■ **Directions**
(a) List every distinct username that appears as a post author in the headings of the forum thread on the bestiality-rights movement below, each name once.
(b) In the forum thread on the bestiality-rights movement, restate word for word everything from "## MartiniFox (Sep" down to "will really happen??????".
(c) Resume the forum thread on the bestiality-rights movement from the point where it stops.

# The Bestiality-Rights Movement



## MartiniFox (Sep 24, 2009)

A couple days ago I came across a film here about the Bestiality-Rights movement (http://www.comingsoon.cz).

After going to their site I found a long, interesting article about the entire movement. Don't know if it's been discussed here but here's the link: http://www.miaminewtimes.com/2009-0...mals-will-the-world-ever-accept-them#Comments 

Apparently it's from the Village Voice family...

Is this for real? Do you guys think it will really happen??????


----------



## Revy (Sep 24, 2009)

NO                       .


----------



## Lukar (Sep 24, 2009)

I lol'd.


----------



## CinnamonApples (Sep 24, 2009)

W-what?! No.


----------



## Duality Jack (Sep 24, 2009)

no more dogfucker threads thanks.


----------



## Thebravelittle... (Sep 24, 2009)

HAHAHAHA


YES.


----------



## Hir (Sep 24, 2009)

Dear lord no.

They think fucking a dog or a horse is on the same level as being gay.

IT ISN'T.


----------



## Thebravelittle... (Sep 24, 2009)

Best thing since Nambla.


----------



## Hir (Sep 24, 2009)

Thebravelittle... said:


> Best thing since Nambla.


Apart from the fact NAMBLA is in South Park. This is IRL.


----------



## DuncanFox (Sep 24, 2009)

DarkNoctus said:


> Apart from the fact NAMBLA is in South Park. This is IRL.

■ **Data extract**
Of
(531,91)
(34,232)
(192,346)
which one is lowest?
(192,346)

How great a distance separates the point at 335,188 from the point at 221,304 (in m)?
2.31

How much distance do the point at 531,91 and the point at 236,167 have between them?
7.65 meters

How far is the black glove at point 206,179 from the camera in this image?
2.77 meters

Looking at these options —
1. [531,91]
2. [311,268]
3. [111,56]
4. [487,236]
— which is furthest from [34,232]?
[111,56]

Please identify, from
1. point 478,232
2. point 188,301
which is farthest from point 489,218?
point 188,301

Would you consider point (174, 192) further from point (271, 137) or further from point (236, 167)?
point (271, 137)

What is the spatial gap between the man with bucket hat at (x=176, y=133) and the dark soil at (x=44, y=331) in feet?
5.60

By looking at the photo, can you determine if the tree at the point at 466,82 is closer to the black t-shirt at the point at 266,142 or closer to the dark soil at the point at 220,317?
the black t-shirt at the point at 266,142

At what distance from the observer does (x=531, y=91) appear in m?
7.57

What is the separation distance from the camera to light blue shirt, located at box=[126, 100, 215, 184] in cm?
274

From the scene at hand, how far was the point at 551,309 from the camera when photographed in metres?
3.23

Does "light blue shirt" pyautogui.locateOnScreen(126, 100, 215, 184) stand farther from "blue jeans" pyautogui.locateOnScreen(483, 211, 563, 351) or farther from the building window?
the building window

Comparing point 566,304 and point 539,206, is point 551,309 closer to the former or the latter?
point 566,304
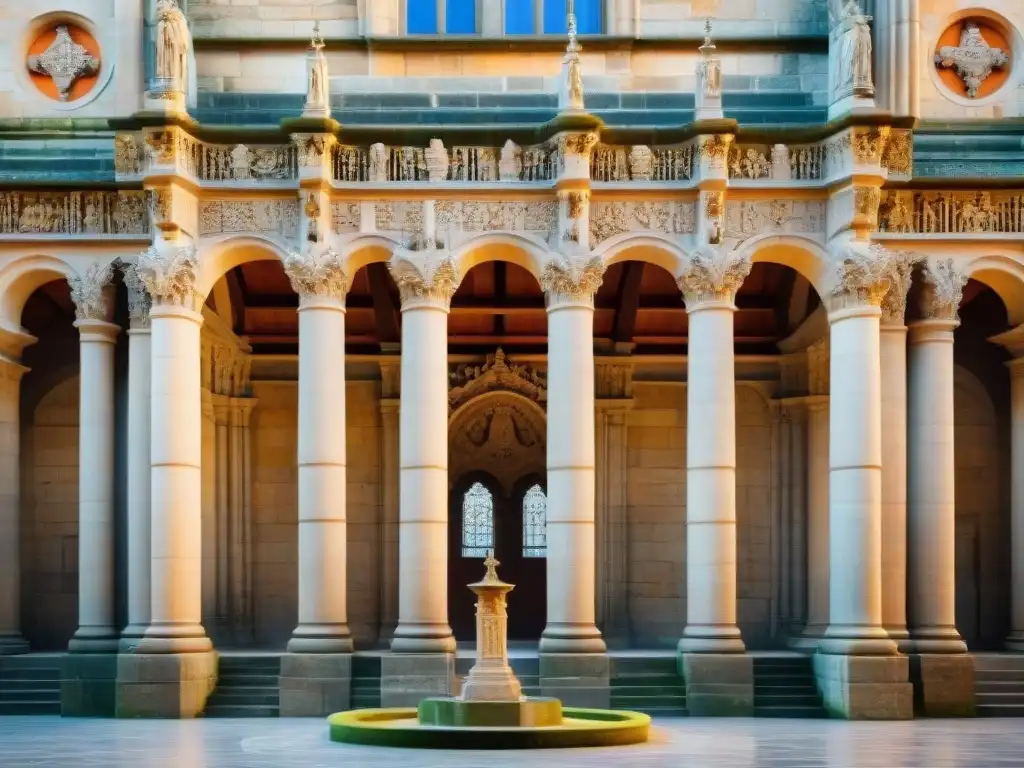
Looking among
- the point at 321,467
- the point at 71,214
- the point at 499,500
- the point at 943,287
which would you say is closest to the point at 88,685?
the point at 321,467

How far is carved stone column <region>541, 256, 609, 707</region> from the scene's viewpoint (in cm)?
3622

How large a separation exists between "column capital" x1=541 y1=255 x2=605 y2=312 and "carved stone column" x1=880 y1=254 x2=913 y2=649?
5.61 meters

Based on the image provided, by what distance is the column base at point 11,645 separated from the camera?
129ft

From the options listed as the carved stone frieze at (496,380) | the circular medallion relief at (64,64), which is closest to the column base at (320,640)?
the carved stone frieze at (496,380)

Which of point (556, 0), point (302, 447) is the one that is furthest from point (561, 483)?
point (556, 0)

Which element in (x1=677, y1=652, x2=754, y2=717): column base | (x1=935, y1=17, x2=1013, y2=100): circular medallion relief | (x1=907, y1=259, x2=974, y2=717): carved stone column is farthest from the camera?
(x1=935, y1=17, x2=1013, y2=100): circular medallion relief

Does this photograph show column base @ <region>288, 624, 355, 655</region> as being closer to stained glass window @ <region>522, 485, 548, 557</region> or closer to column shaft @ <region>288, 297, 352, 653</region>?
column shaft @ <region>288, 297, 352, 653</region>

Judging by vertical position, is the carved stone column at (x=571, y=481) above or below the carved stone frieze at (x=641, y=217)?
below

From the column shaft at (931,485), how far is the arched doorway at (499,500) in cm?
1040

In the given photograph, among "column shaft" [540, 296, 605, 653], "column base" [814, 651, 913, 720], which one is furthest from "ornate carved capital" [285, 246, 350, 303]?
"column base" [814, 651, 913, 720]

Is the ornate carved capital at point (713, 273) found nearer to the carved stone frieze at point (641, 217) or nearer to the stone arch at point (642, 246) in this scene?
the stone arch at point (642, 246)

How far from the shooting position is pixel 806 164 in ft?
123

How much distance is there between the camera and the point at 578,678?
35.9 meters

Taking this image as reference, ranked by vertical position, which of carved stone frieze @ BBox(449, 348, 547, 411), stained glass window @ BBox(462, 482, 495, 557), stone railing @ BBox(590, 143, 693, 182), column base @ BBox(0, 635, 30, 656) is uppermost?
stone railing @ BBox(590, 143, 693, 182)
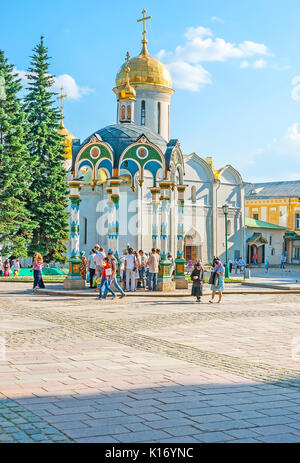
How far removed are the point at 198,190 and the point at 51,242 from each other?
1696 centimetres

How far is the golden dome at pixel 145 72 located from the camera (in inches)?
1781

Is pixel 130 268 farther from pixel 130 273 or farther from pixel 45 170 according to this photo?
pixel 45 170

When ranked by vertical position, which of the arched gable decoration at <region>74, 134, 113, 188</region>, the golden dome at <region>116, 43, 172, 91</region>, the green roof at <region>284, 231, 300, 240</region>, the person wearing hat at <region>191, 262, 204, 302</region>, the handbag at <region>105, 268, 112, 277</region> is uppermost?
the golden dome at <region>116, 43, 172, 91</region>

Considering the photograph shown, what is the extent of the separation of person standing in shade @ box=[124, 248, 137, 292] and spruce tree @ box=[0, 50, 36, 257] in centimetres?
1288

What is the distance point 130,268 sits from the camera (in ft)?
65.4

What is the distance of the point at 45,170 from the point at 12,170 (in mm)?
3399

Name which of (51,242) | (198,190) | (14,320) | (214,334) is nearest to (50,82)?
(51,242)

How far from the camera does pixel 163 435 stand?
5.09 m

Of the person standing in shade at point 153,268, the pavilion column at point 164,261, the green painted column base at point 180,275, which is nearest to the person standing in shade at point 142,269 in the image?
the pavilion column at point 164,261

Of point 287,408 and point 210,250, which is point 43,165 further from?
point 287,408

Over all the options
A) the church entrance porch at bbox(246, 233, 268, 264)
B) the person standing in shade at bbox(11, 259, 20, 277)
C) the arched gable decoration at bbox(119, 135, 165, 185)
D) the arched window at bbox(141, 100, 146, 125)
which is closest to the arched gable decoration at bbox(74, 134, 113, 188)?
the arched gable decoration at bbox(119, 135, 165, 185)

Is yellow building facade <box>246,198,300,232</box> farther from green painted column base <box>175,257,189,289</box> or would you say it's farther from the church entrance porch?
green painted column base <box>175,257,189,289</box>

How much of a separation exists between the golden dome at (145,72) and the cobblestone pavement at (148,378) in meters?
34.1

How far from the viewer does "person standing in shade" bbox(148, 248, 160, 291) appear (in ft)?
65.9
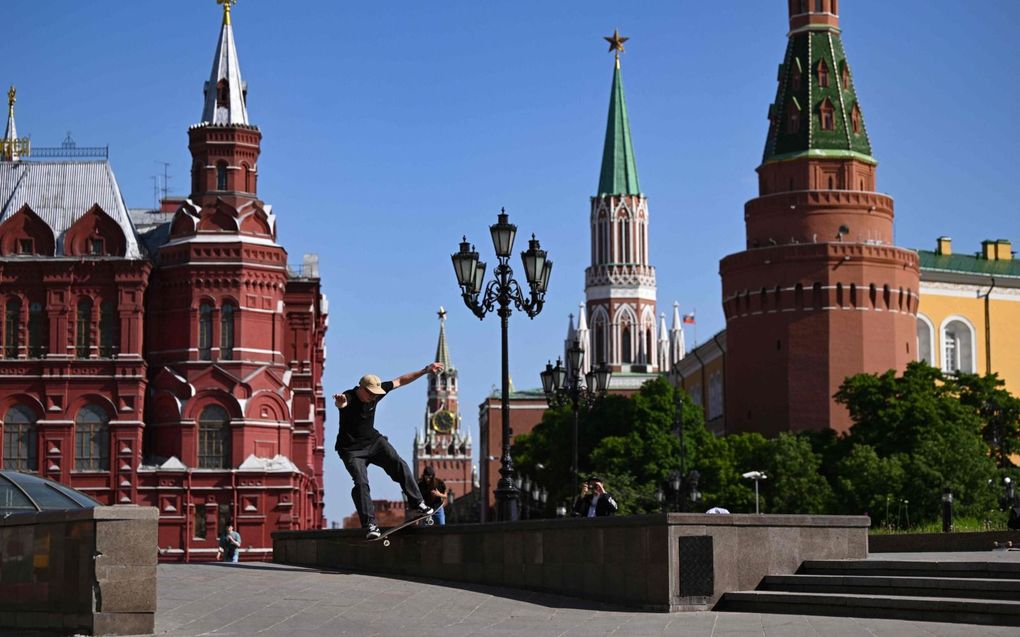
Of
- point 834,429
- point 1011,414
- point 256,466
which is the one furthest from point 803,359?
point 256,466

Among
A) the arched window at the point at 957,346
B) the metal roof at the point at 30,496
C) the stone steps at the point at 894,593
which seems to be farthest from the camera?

==

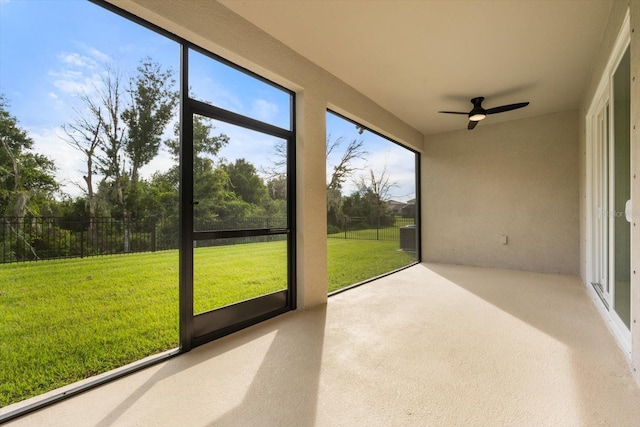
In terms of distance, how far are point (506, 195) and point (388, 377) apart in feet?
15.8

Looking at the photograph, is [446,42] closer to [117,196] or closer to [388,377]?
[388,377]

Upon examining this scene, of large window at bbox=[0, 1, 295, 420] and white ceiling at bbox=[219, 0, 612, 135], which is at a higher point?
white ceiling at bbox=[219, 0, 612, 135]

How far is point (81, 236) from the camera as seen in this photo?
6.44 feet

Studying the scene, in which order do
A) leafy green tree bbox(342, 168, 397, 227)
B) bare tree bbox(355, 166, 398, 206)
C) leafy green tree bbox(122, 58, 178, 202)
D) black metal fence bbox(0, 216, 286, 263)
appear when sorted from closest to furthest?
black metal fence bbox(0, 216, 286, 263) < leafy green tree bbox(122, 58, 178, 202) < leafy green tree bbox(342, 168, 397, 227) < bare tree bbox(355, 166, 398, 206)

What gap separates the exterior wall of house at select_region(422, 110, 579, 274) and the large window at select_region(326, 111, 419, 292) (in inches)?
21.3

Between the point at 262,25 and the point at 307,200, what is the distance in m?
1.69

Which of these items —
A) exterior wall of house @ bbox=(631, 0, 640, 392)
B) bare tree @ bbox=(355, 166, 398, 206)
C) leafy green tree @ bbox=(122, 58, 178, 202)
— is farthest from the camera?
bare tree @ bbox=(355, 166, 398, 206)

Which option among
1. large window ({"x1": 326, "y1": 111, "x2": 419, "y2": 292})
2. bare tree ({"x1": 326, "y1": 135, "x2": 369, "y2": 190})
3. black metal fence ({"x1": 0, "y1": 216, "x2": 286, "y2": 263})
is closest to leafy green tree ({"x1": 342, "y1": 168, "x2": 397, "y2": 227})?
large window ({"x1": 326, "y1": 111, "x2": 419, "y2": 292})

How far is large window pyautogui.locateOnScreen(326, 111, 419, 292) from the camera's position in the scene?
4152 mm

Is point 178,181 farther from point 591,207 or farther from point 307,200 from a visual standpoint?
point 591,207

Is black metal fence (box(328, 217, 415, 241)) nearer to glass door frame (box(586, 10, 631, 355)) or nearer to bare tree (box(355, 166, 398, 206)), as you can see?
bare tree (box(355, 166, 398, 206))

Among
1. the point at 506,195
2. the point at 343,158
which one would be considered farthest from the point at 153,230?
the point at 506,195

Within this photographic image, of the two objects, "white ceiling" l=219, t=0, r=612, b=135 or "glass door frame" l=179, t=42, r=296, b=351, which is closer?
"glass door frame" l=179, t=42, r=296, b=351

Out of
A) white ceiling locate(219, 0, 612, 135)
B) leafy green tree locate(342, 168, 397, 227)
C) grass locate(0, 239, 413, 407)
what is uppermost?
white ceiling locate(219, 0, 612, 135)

* * *

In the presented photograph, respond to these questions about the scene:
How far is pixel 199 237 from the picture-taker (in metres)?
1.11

■ **Results for the exercise**
(a)
MartiniFox
Revy
Lukar
CinnamonApples
Duality Jack
Thebravelittle...
Hir
DuncanFox

(b)
## MartiniFox (Sep 24, 2009)

A couple days ago I came across a film here about the Bestiality-Rights movement (http://www.comingsoon.cz).

After going to their site I found a long, interesting article about the entire movement. Don't know if it's been discussed here but here's the link: http://www.miaminewtimes.com/2009-0...mals-will-the-world-ever-accept-them#Comments 

Apparently it's from the Village Voice family...

Is this for real? Do you guys think it will really happen??????

(c)
Oh, you think South Park made that up?  That's cute.

http://www.nambla.org/

http://en.wikipedia.org/wiki/North_American_Man/Boy_Love_Association


----------



## Hir (Sep 24, 2009)

DuncanFox said:


> Oh, you think South Park made that up?  That's cute.
> 
> http://www.nambla.org/
> 
> http://en.wikipedia.org/wiki/North_American_Man/Boy_Love_Association


Ohshi- I didn't know it was real.

You may call me an idiot now.


----------



## Thebravelittle... (Sep 24, 2009)

DarkNoctus said:


> Ohshi- I didn't know it was real.
> 
> You may call me an idiot now.



Idiot. ;3

"What's more, they will have to wage battle with well-funded and politically connected animal-protection activists." Made me lol the most.

Fucking soulless bastards. Always trying to "protect" animals. Who do they think they are to tell me a man and a hare cannot be in love?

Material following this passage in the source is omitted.